The lonely and friendless often succeed amazingly. "Multum incola fuit anima mea" ("My spirit hath been much alone") said the great Bacon. His mind fed on loneliness, on failure, and even on disgrace.
How much success is due to freedom from that harm which friendship does?
The reader can finish this editorial for himself with hundreds of other arguments. This is enough for a sample.
SHALL WE TAME AND CHAIN THE INVISIBLE MICROBE AS WE NOW CHAIN NIAGARA?
When Solomon was gathering his materials to build the Temple, his, large cedar trunks from Lebanon and his costly materials from everywhere, he used oxen, mules, camels.
With all his wisdom, he little dreamed that the day would come when his descendants, instead of using mules and huge beasts of burden, would heat water and with steam develop a force sufficient to tear his Temple from its foundation.
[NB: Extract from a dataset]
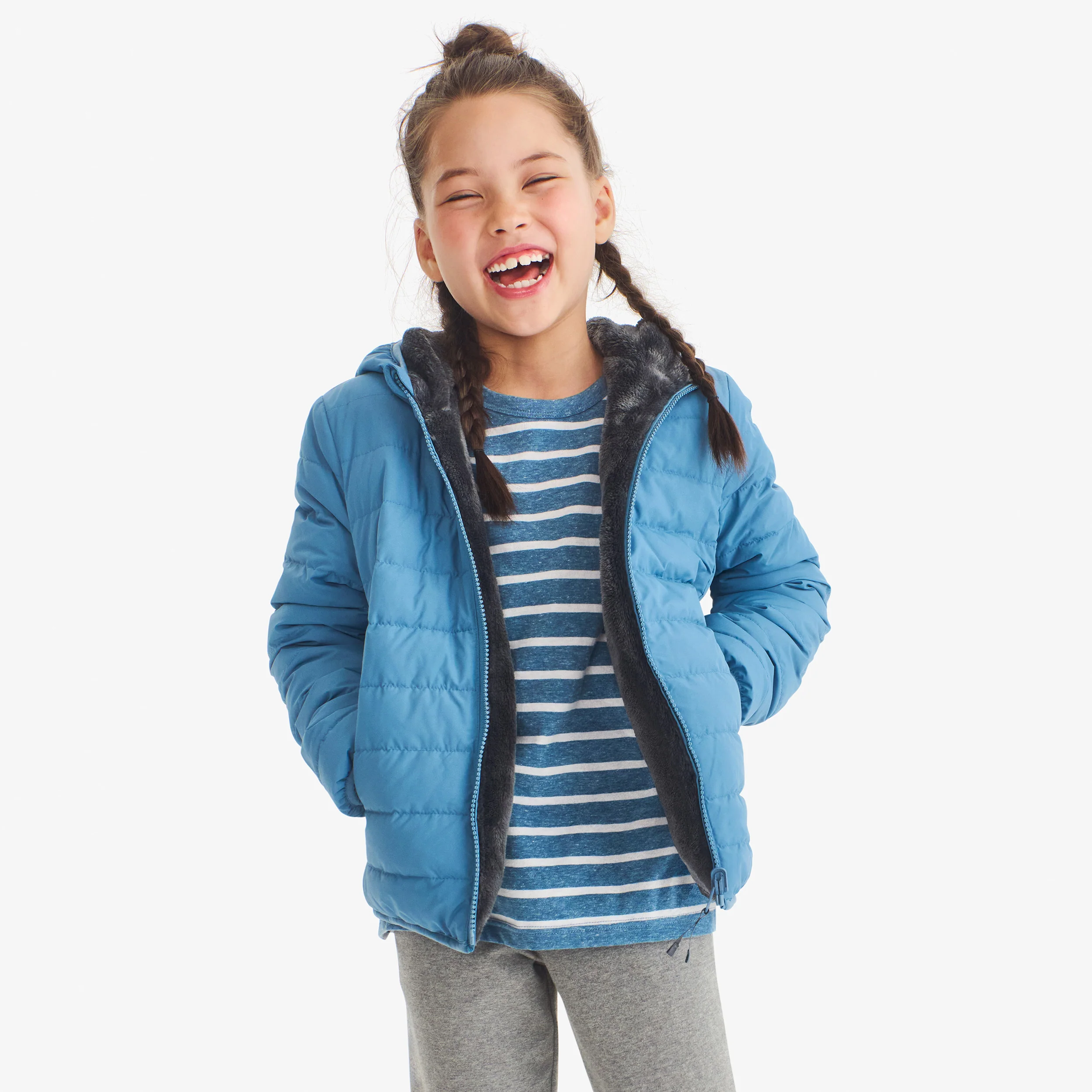 30758-kids-reversible-fleece-puffer-jacket-1.webp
Still less did he dream that steam would eventually be superseded, as clumsy and primitive, by the invisible force of electricity.
When the thunder roared, the lightning flashed and his conscience troubled him, Solomon, turning away from his thousand wives and his numerous other doubtful associates, put his head under the richly embroidered pillow, worked, perhaps, by Sheba's own fair hands—it did not enter his mind that that lightning could be tamed and put to work.
Man has been gradually controlling and employing the various animals on the earth's surface. He taught the elephant to haul wood and water and to fight his battles. He trained the horse, the dog. He even taught falcons to bring him back birds from beyond the clouds, and otters to catch fish in the bottom of lakes and rivers.
Gradually he has made himself independent of his animal partners.